Written By Unknown on Wednesday, September 30, 2015 | 5:11 AM

The Queen is revealed by the former home secretary to be without moral defect, possessed of penetrating insight and only an accidental tax dodger

Slight, dry and dismally unoriginal though it is, Douglas Hurd’s oleaginous portrait of the Queen contains one stunning revelation. Uniquely among humankind, it would seem that she is afflicted by not a single moral defect. No suggestion that she falls short of the archangel Gabriel in perfection is allowed to pollute these pages. Her notorious rudeness and intell ectual nullity? Not a whisper. The swollen coffers of this former tax dodger, some of whose subjects can scarcely feed their children? No comment. Her renowned ability to freeze a dandelion at 100 paces? All a misunderstanding. Hurd even manages to whitewash her curmudgeonly consort, a man who has “unintentionally [sic] acquired a reputation for tactless, even brutal remarks”, though he wisely draws the line at putting in a good word for Andrew and Edward. If the Duke of Edinburgh passes the odd ethnically dubious comment, it is simply because he “wants to stir things up” and longs “for something exceptional to happen”. Over the years, however, these embarrassing episodes have become “fewer and better understood”. With his saccharine, insufferably bland sensibility, Hurd would no doubt find Abu Ghraib a little distasteful.

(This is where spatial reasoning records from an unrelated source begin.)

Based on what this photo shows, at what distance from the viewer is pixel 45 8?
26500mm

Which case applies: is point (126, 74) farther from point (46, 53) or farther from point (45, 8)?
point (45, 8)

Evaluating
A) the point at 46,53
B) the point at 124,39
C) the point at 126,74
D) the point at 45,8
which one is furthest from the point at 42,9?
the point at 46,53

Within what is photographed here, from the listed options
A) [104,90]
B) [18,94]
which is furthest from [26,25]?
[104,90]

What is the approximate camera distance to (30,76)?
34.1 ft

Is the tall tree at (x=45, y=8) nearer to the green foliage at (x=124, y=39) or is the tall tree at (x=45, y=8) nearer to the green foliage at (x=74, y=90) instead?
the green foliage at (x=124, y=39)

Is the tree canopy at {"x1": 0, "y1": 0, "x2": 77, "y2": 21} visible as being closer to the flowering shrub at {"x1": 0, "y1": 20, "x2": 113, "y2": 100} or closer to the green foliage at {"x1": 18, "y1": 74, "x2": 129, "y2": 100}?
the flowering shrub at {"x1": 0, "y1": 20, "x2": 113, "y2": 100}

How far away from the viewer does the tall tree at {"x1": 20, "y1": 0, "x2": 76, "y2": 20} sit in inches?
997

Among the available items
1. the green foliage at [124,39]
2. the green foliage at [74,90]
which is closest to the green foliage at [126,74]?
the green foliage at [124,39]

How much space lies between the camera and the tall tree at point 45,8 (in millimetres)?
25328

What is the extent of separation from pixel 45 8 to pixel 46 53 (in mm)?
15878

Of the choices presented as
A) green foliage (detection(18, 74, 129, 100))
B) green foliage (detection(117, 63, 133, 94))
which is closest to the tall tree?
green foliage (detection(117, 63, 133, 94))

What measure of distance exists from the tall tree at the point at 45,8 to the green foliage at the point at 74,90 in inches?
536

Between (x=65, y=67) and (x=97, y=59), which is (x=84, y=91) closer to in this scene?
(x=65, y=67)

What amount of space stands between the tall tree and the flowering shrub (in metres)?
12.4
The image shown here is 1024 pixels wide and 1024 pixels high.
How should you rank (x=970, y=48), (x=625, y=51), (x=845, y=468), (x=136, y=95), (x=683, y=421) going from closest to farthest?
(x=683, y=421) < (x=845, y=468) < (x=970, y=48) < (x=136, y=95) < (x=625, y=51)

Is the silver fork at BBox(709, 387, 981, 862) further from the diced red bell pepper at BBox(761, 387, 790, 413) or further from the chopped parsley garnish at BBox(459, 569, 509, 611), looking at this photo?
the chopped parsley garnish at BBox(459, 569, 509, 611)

Early in the book, there is a delicious “Hitler: my part in his downfall” moment, as the former foreign secretary insists that Elizabeth Windsor played “a small but noticeable part in the cause of Britain’s lonely stand against the Nazis”. She pulled off this feat, he tells us, by “learning about the inner workings of a motor car” while a member of the Auxiliary Territorial Service. That must have had Goebbels shaking in his boots. Despite what Hurd more or less concedes is her utterly conformist, conventional mind, she is capable of some remarkably penetrating insights. Asked by her sister, Margaret, whether their father’s ascent to the throne meant that she herself would one day be Queen, she replied: “Yes, I suppose it does.”